Private registry not working after deleting an image

I have the following setup / workflow:

  1. My private registry with my own self-signed SSL certificate
  2. I Build an image and push it to the registry
  3. I pull the image on another host
  4. I delete the image from the registry from the registry using the API
  5. I call the registrys garbage collector
  6. I try to pull the image from the registry
  7. I try to push the image (not changed) to the registry again
  8. I try to pull the image on the other host again

Steps 1 - 6 are working fine, step 4 is kinda working (i guess) but steps 7 - 8 are not working as expected.

Expected results:
4. Image is completely removed from the registry
7. I push the image to the registry during this process some layers (which I deleted in step 4) get pushed.
8. I can pull the image again

Actual results:
4. The image is still present in the registry but has no tags. It seems like this is the way the registry handles image deletion…
7. I can push the image but it says ‘Layer already exists’ for every layer
8. I cant pull the image anymore, docker says: Error response from daemon: manifest for registry.swarm/waterfall:latest not found: manifest unknown: manifest unknown

Notes:

After step 8 failed, checking the registry shows me that my image has a tag called “latest” but I cant retrieve the manifest for it using the API (basically the same error as ‘docker pull’ returned)
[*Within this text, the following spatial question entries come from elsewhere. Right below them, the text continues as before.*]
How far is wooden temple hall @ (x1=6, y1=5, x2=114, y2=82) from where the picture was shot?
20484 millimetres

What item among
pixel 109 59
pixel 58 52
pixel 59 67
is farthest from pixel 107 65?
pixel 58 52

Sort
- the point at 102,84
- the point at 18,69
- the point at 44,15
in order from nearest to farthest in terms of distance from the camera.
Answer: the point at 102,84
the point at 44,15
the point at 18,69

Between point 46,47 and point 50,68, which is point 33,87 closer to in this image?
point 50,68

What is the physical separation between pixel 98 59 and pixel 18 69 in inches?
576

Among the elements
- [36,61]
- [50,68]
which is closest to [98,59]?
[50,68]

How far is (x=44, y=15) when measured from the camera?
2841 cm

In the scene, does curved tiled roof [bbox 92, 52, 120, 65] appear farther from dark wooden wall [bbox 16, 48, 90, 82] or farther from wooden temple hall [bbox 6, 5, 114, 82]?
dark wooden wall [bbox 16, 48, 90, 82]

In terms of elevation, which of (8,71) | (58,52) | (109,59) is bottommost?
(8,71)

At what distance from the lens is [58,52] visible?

Pushing the image won’t solve the problem.

Workaround:
The only way to fix the image in the registry is rebuilding the image on the host and pushing the new version.

Second case:
If I skip step 5 the pull in step 8 kinda works. It starts to pull the image but at some layer docker fails and says “retrying in x seconds”. After a few minutes docker managed to pull the whole image. but fails with unexpected EOF (nothing more)
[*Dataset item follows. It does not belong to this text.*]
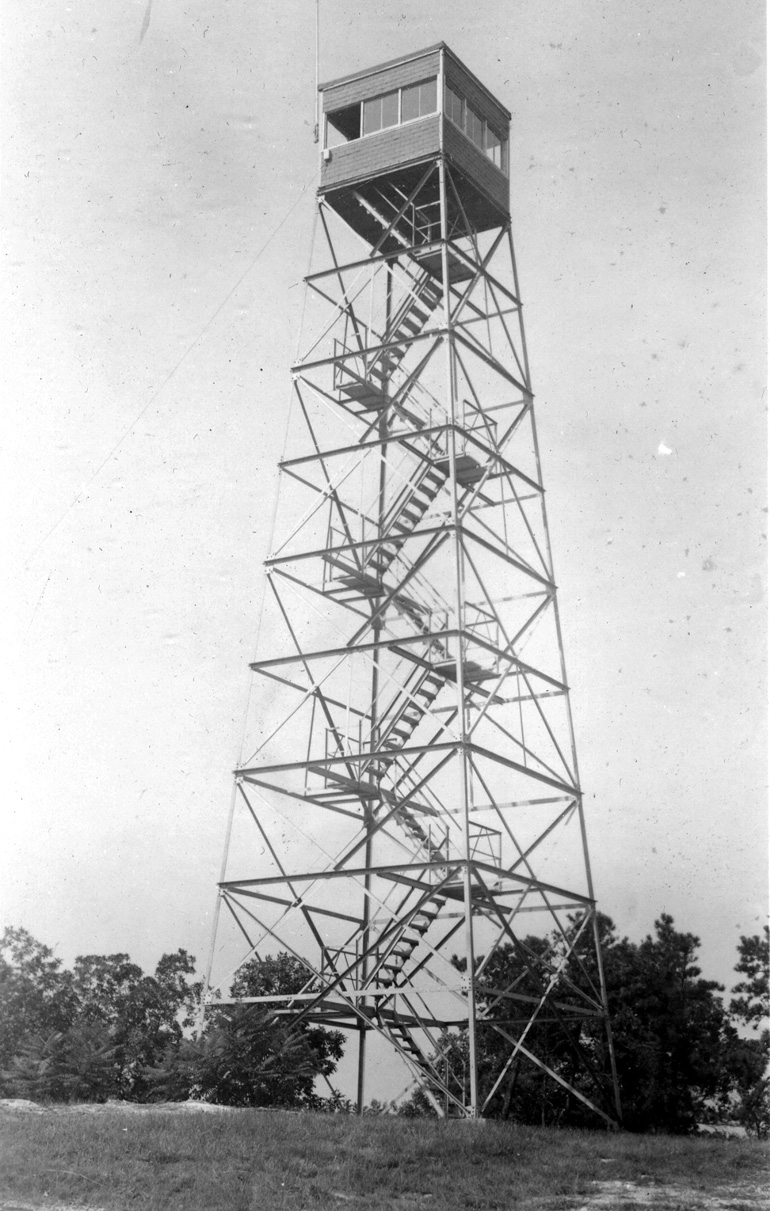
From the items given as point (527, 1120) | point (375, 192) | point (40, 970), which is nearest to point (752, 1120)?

Is this the intended behavior or am I doing something wrong?

1 Like

Managing a local private registry via the API, especially deleting image layers and metadata is … problematic, even docker’s own documentation hint at that. You haven’t shown how exactly you deleted the image and I suspect that you may have only deleted the image manifest and not the actual layers (blobs) … I assume you are aware you need to do both using the hash (sha256) references returned for each of them ? When you ran the garbage collection, did it clearly show that the manifest and layers were included as candidates ? (as you know these are only ‘marked’ for deletion by the api and aren’t actually removed until the gc completes and the gc will only remove layers and manifests if no references to them exist). Also, in my experience the api will continue to report that the image is still present even after a successful deletion … not sure why, … as I said above, this whole process is a bit sketchy at best.

2 Likes

I face the same problem:

In my case, I run the following API command to delete the image:

curl -k -u username:password -X DELETE "https://private.docker.regsitry.domain/v2/repo_name/image_name/manifests/layer_digest" -H "Accept: application/vnd.docker.distribution.manifest.v2+json"

The command removes the link between the layer and its associated blob (but will not delete the layer data). That is why the command needs to be run as many times as the number of layers plus one more time for the manifest (since each one has a different digest).
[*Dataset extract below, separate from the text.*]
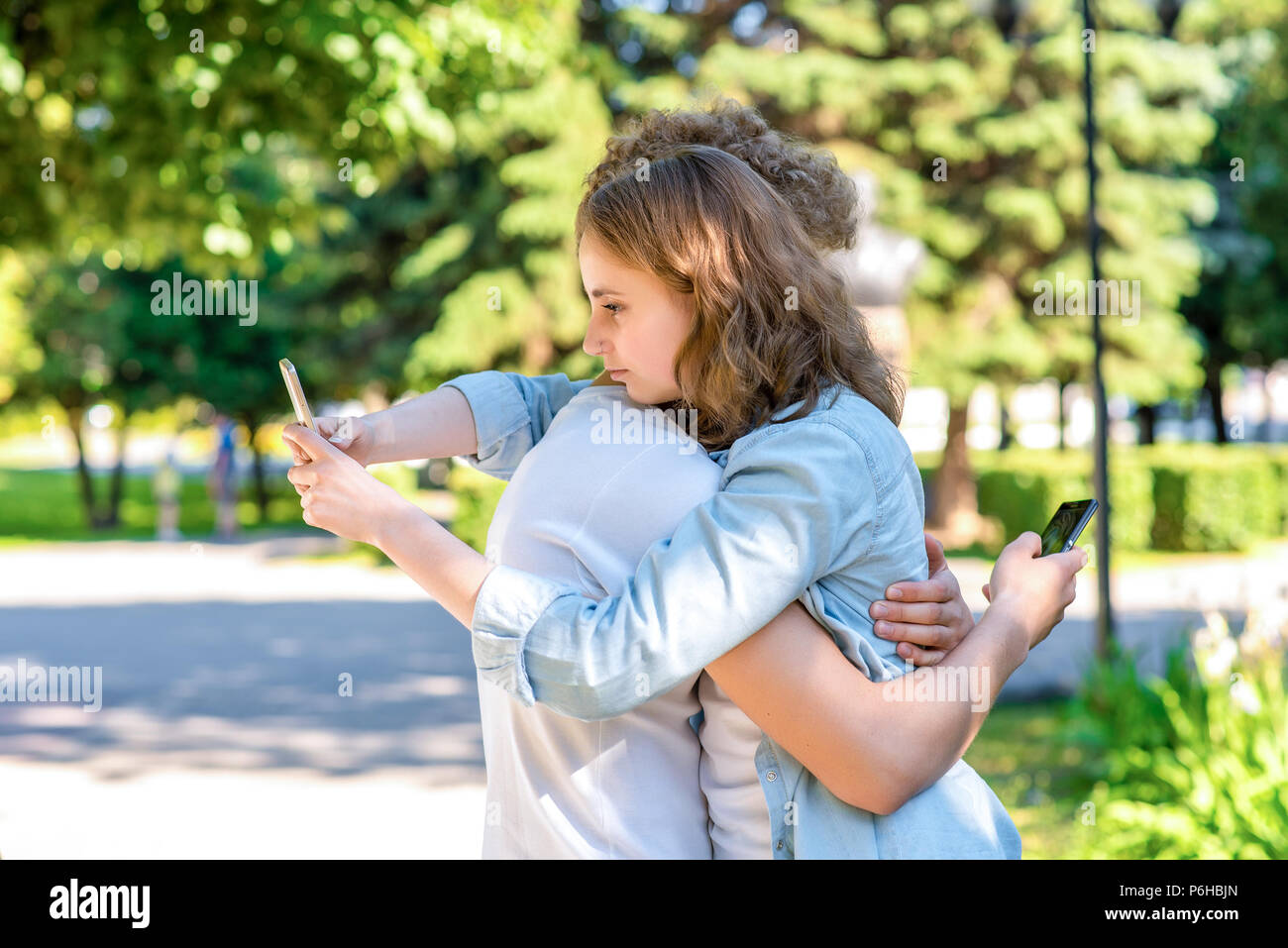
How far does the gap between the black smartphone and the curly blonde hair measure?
0.36 metres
To remove the blobs data, the garbage collection command need to be run afterward:
docker exec -it registr-container-name /bin/registry garbage-collect --delete-untagged=true --dry-run=false /etc/docker/registry/config.yml

Even then, the image name will be available in the registry catalogue when you run the following command:
curl -k -X GET -u username/password https://private.docker.regsitry.domain/v2/_catalog

To clean the catalogue, both the blobs and image directories must be manually deleted from within the registry container

But for some reason, some data related to the layer or its blob persist in the registry container and that’s why pushing the image again is impossible unless the registry container volume is purged.